This project aims to investigate the relationship between shelter occupancy rates and weather conditions in Toronto. By analyzing historical shelter occupancy data alongside weather data, the project seeks to answer the question: Is there a relationship between the occupancy rate and the weather? Understanding this relationship can provide valuable insights for resource allocation, policy-making, and intervention planning to address homelessness and ensure the well-being of vulnerable populations.
data/
├── processed/ # Processed data files after cleaning
│ ├── climate/ # Processed climate data files
│ └── shelter/ # Processed shelter occupancy data files
├── raw/ # Raw data files
│ ├── climate/ # Raw climate data files
│ ├── deaths/ # Directory for raw death data
│ └── shelter/ # Raw shelter occupancy data files
├── Data_Processing.md # Documentation detailing data processing steps
notebooks/ # Jupyter notebooks for data cleaning and processing
├── eda/ # Exploratory Data Analysis notebooks
aggregate_to_daily.ipynb # Notebook for aggregating data to daily level
failed_time_series_model.ipynb # Notebook for failed time series model
feature_enrichment.ipynb # Notebook for enriching features
model_on_aggregate.ipynb # Notebook for modeling on aggregated data
shelter_climate_eda.ipynb # Notebook for EDA on shelter and climate data
wrangling_cliamte_warming_shelter.ipynb # Notebook for data wrangling on climate warming and shelter
├── preprocessing/ # Notebooks for data preprocessing
climate_data_cleaning.ipynb # Notebook for cleaning climate data
shelter_data_cleaning.ipynb # Notebook for cleaning shelter data
├── saving_data/ # Notebooks for saving data
data_to_database.ipynb # Notebook for saving data to a database
merged_data_to_csv.ipynb # Notebook for merging and saving data to CSV
utils/ # Helper Functions
data_from_db.py # Script for extracting data from a database
data_processing.py # Script for data processing tasks
eda.py # Script for Exploratory Data Analysis tasks
model_helper.py # Script containing helper functions for modeling
modeling.py # Script for model development
README.md # Project README file providing an overview
Shelter Capacity.key # Keynotes file with presentation
Shelter Capacity.pdf # PDF version of the presenatation
- Clone this repository to your local machine.

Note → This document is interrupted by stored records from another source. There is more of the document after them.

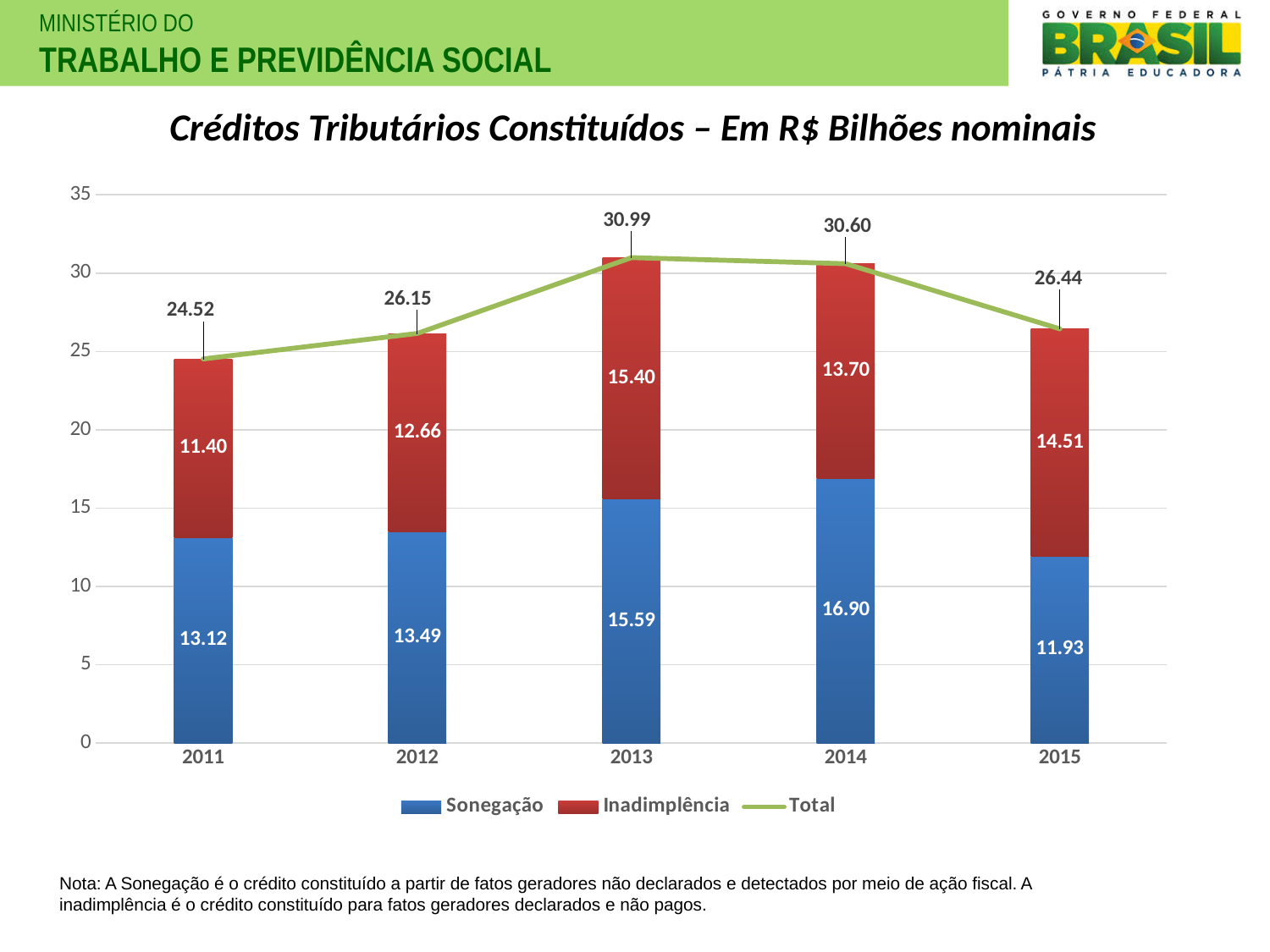
How many series does the legend list? 3 What is the Inadimplência value for 2012? 12.66 Which year has the lowest Sonegação value? 2015 What is the Sonegação value for 2014? 16.90 Does the Total rise or fall from 2011 to 2013? Rise What is the title of the chart? Créditos Tributários Constituídos – Em R$ Bilhões nominais What is the difference between the Sonegação values for 2014 and 2015? 4.97 Which year has the highest Total? 2013 What is the Total value for 2013? 30.99 Which is larger in 2015, Sonegação or Inadimplência? Inadimplência What kind of chart is shown on the slide? Stacked bar chart with a line How many years are shown on the x axis? 5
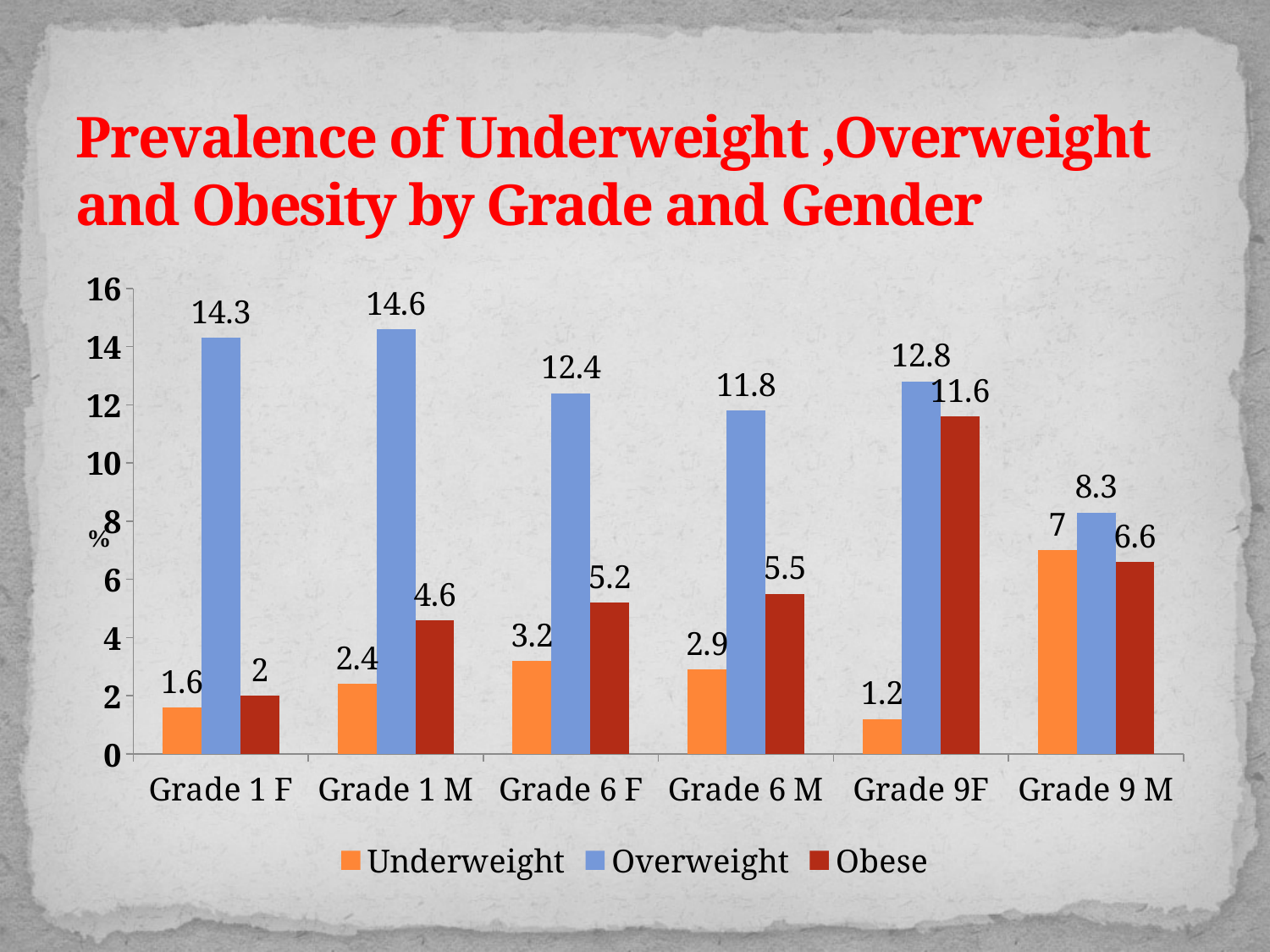
How many series does the legend list? 3 Which category has the highest Obese value? Grade 9F What is the Underweight value for Grade 9F? 1.2 Does the Underweight value rise or fall from Grade 1 F to Grade 6 F? Rise What is the difference between the Overweight and Obese values for Grade 1 F? 12.3 What is the title of the chart? Prevalence of Underweight ,Overweight and Obesity by Grade and Gender Which is larger, the Underweight value for Grade 9 M or the Obese value for Grade 9 M? Underweight (7) What kind of chart is shown on the slide? Bar chart What is the Obese value for Grade 6 M? 5.5 How many categories are shown on the x axis? 6 What is the Overweight value for Grade 1 M? 14.6 Which category has the lowest Overweight value? Grade 9 M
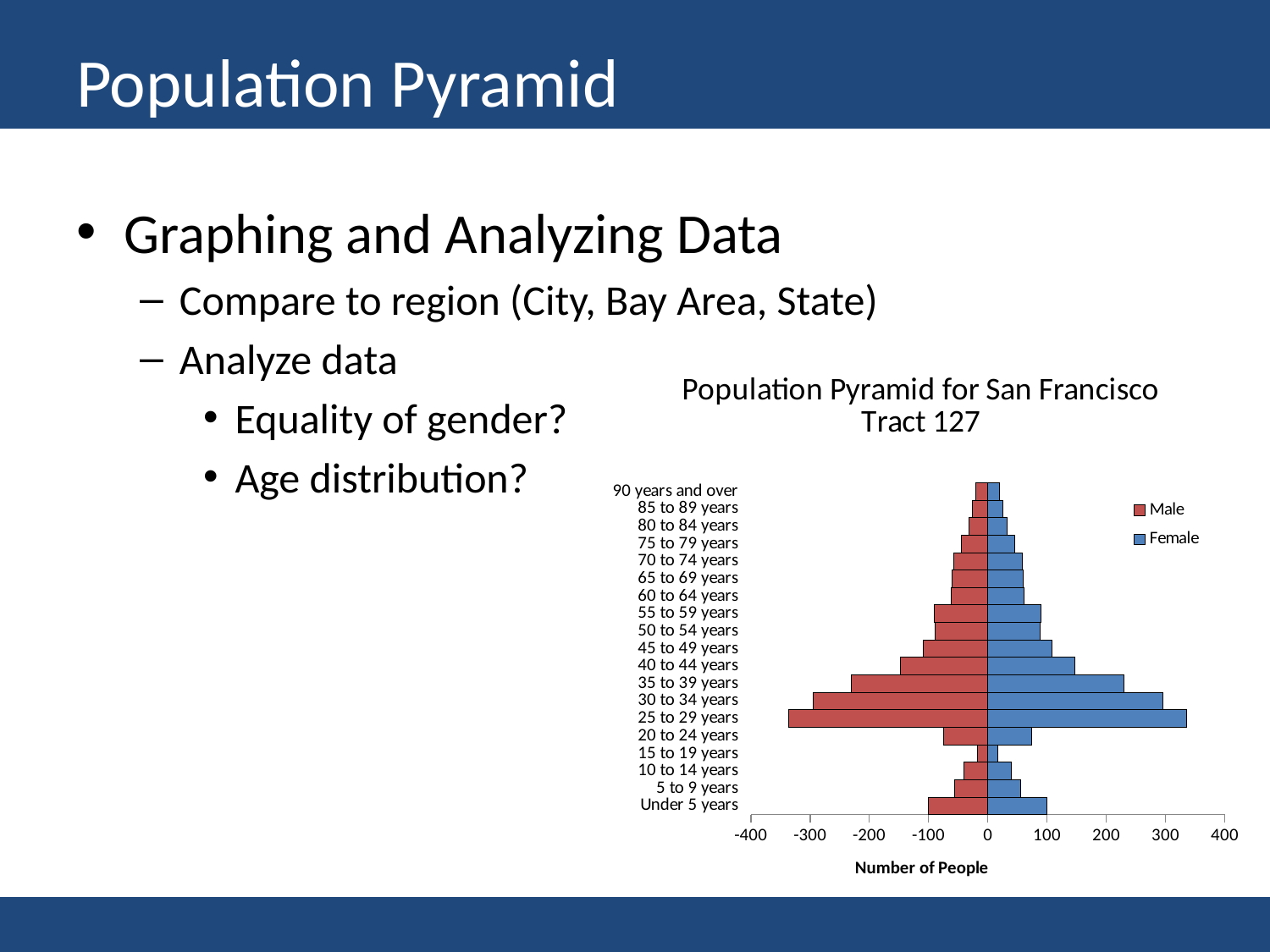
What is the label of the horizontal axis? Number of People What kind of chart is shown on the slide? bar chart Which age group has the largest Female bar? 25 to 29 years Is the Female value for Under 5 years greater or less than 50? greater How many series does the chart's legend list? 2 How many age-group categories are plotted on the chart? 19 Is the Female value for 25 to 29 years greater or less than 300? greater Which age group has the smallest Female bar? 15 to 19 years Which age group has the longest Male bar? 25 to 29 years Which is larger, the Female value for 30 to 34 years or the Female value for 40 to 44 years? 30 to 34 years Is the Female value for 35 to 39 years greater or less than 300? less What is the title of the chart? Population Pyramid for San Francisco Tract 127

- If you wish to save the data to a db, make sure to have it setup. I used MySQLWorkbench and Mysql server. (notebooks/saving_data/data_to_database.ipynb)
- To install the required dependencies, including SQLAlchemy, you can use pip: pip install sqlalchemy
- The Scripts are documented ans self explanatory
- Data: Raw and processed data files are stored in the data directory. Raw data is stored in the raw directory, while processed data is stored in the processed directory.
- Notebooks: Jupyter notebooks for exploratory data analysis (EDA) and preprocessing are located in the notebooks directory.
- Utils: Utility scripts and modules are stored in the utils directory.
Please refer to Data Processing for a comprehensive description of the data
The shelter occupancy data was sourced from the City of Toronto's Open Data Portal. You can find the dataset here.
The climate data for Toronto City from January 1, 2021, to March 31, 2024, was obtained from the Climate Data Canada website. You can download the data for Toronto City from the Climate Data Canada website using the specified parameters.
This climate data will be used to analyze weather conditions and their impact on shelter occupancy rates.
The methodology involves data preprocessing, feature engineering, model selection, and evaluation.
The main findings from my project are as follows:
Unfortunately, despite my efforts, I was unable to establish a clear relationship between shelter occupancy rates and weather conditions. The high occupancy rates and persistent demand for shelters in Toronto make it challenging to identify such a correlation definitively.
However, my analysis did reveal that the city of Toronto takes action during periods of dangerously low temperatures, indicating a proactive approach to address weather-related risks for vulnerable populations. Nonetheless, whether these measures are adequate remains an open question.
Furthermore, my findings underscore the pressing need for change in addressing homelessness and ensuring the well-being of marginalized communities in Toronto.
You can find the graphs used in the presentation here: https://public.tableau.com/app/profile/jeanne.endres/viz/Shelter_17145561256700/snow_and_warming_centers?publish=yes
For future work, there are several avenues to explore:
- Consider analyzing time series data to capture trends and patterns over time.
- Experiment with different datasets or additional variables to see if they provide insights into the relationship between shelter occupancy and weather.
- Conduct further analysis by selecting different columns or features to uncover potential correlations or causations.
I'm eager to explore these avenues or any other areas of interest to continue advancing our understanding of homelessness and its intersection with weather conditions in Toronto.